40年間ホールに通ってテニスをした湯浅美恵さん(写真提供=茨城町)
同イベントは、成人式や町民の日、文化祭など町の活動を支えてきたホールに、メッセージや絵を自由に描くことで別れを告げるイベント。企画・運営を担う同町公式ファンクラブ「いば3ふるさとサポーターズクラブ」が、参加を呼びかけていた。
イベントに先駆け8月5日・6日の2日間、サポーター有志や学生・社会人ボランティアなどが力を合わせ、高さ約9メートル、幅約20メートルの巨大壁画を完成させた。
壁画完成後、ホール内には同町の天然記念物である「ヒヌマイトトンボ」をイメージしたオブジェや、ファンクラブの象徴である数字の「3」のオブジェを配置。来場者と共同でアートを完成させるためのフレームとして、白いペンキで大きな「3」を床に描くなど準備をしたという。
8月25日・26日のイベント開催日には、来場者がホール内で自由にメッセージや絵を描いた。町内在住の湯浅美恵(よしえ)さん(83)は「いつも座っていたところにメッセージを書きに来た」と話し、ホールの壁際に「40年間ありがとう!!81テニスクラブ」と書いた。1981(昭和56)年にテニスクラブができ、以降40年にわたり毎週ホールに通い、テニスをしていたという。

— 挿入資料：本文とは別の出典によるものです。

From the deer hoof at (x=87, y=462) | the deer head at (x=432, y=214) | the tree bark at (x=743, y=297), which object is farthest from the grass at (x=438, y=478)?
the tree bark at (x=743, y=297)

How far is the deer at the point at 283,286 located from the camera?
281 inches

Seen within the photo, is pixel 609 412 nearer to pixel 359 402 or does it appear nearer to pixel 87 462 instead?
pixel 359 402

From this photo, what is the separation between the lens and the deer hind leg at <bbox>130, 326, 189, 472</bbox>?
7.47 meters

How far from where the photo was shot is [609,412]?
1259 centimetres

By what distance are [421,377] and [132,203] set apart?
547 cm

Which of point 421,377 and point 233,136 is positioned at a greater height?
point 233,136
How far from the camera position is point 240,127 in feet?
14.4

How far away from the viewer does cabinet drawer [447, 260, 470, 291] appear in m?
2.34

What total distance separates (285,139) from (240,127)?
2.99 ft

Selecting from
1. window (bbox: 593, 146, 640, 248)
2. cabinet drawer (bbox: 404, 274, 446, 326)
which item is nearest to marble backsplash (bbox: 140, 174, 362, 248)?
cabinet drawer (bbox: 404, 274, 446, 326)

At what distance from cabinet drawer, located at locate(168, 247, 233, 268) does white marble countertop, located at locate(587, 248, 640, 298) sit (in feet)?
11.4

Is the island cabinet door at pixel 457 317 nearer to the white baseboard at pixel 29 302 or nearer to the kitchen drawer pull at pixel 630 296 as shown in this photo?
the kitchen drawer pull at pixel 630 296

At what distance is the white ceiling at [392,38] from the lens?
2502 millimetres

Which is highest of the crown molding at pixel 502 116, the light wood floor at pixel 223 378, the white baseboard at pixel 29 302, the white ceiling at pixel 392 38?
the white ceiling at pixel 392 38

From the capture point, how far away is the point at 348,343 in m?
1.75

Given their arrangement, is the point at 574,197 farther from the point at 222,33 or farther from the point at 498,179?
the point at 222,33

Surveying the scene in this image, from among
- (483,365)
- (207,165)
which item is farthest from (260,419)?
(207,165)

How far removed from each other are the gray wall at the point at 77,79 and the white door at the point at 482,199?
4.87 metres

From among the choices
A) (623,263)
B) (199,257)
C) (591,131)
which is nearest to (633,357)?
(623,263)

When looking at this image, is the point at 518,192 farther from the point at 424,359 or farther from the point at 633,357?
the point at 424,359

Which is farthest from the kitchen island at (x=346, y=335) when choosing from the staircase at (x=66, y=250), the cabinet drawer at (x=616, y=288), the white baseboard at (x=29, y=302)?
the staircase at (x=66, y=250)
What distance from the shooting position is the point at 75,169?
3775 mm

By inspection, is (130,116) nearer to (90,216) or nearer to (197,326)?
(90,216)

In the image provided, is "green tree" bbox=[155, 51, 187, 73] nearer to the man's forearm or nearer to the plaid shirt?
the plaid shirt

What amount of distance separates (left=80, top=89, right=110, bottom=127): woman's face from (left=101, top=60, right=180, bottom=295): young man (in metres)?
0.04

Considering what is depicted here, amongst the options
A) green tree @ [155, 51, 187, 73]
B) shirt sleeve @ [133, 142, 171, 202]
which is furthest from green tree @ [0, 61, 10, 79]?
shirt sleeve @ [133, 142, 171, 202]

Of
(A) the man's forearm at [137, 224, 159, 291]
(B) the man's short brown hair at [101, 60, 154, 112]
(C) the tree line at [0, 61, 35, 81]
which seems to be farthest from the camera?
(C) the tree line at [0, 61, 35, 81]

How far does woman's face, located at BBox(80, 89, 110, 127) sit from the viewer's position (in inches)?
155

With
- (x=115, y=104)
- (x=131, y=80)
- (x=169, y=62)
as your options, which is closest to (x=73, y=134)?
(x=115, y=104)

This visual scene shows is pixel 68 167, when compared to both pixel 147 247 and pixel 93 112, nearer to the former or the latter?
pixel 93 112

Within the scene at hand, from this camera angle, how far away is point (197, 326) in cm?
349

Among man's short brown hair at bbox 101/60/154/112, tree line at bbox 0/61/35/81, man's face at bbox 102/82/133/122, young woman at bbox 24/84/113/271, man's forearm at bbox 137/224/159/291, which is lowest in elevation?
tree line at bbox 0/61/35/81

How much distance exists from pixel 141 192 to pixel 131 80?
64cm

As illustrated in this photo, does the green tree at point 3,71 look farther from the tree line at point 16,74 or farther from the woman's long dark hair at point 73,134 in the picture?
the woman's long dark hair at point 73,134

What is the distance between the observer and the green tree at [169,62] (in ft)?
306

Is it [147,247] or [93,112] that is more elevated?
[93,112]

森江邦和さんは、妻の裕子(ひろこ)さん、娘の優果子さん・千和子(ちかこ)さんと訪れた。森江さんは「立志式や成人式はここでやった」とホールでの思い出を振り返る。裕子さんは「大きな壁に子どもたちと一緒に絵を描くことができてうれしい」と話し、4人は持ち寄った画材でヒマワリ畑の絵を描き上げた。
アートは約250人が参加して完成した。町内在住の鬼澤邦明さんは、2年前に横浜から同町に移住したという娘夫婦や孫と一緒にホールを訪れた。描かれたメッセージやアートを見学し、思い出を話しながら、広いホール内を元気に走り回る孫娘の姿に目を細めていた。
約半世紀にわたり町の活動を支えてきた同ホールは2026年、「新たな文化的施設」に生まれ変わる。ホールの外にある巨大壁画は、茨城町役場側から9月18日ごろまで見ることができる。